## BEGIN

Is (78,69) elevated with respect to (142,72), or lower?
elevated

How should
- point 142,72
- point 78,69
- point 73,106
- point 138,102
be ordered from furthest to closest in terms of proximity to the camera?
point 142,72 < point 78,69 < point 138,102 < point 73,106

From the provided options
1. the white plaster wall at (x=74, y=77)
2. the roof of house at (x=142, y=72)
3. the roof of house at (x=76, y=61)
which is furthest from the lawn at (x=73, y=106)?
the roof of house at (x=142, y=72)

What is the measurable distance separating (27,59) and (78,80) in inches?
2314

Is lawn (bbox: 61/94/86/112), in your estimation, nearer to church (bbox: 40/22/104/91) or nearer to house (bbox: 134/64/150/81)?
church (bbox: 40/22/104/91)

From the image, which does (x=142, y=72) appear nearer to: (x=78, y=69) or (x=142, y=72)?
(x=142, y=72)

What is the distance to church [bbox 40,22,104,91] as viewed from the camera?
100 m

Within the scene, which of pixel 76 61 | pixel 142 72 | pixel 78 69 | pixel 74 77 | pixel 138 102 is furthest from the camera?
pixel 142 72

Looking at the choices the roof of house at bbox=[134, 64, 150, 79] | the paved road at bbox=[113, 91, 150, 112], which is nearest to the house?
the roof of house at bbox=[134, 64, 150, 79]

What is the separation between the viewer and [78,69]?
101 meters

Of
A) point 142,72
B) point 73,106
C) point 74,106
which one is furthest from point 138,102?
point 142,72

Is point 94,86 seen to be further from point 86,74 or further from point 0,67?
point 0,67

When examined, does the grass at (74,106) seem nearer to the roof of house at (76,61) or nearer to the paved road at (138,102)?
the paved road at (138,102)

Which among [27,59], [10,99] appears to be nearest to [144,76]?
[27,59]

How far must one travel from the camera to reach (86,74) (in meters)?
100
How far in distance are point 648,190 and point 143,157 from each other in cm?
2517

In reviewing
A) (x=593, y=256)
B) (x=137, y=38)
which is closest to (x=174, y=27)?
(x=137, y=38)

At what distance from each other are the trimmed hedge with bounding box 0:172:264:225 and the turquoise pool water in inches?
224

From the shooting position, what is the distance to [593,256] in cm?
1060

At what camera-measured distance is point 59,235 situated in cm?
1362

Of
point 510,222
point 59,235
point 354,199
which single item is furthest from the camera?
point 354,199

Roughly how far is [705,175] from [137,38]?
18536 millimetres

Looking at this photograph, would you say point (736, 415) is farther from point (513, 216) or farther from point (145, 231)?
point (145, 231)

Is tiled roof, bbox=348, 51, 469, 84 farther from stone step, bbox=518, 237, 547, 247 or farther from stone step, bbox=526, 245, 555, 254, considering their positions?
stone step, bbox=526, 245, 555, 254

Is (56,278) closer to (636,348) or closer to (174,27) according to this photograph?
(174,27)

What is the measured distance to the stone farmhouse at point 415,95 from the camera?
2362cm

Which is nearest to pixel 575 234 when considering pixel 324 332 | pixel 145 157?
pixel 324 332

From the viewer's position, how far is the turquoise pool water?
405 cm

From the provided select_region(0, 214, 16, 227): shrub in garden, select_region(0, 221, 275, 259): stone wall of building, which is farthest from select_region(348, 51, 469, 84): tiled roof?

## END

*Directions*
Reproduce, word for word, the rows above, starting at the line that contains "Roughly how far is [705,175] from [137,38]?" and ending with the last line of the rows.

*Written answer*
Roughly how far is [705,175] from [137,38]?
18536 millimetres

Looking at this photograph, would you say point (736, 415) is farther from point (513, 216) or farther from point (145, 231)?
point (145, 231)

Is tiled roof, bbox=348, 51, 469, 84 farther from stone step, bbox=518, 237, 547, 247 or farther from stone step, bbox=526, 245, 555, 254, considering their positions?
stone step, bbox=526, 245, 555, 254

Is (56,278) closer to (636,348) or closer to (174,27) according to this photograph?
(174,27)

What is the measured distance to the stone farmhouse at point 415,95 from the camera?
2362cm

Which is nearest to pixel 575 234 when considering pixel 324 332 | pixel 145 157?
pixel 324 332

From the viewer's position, how far is the turquoise pool water?
405 cm

From the provided select_region(0, 214, 16, 227): shrub in garden, select_region(0, 221, 275, 259): stone wall of building, which is farthest from select_region(348, 51, 469, 84): tiled roof?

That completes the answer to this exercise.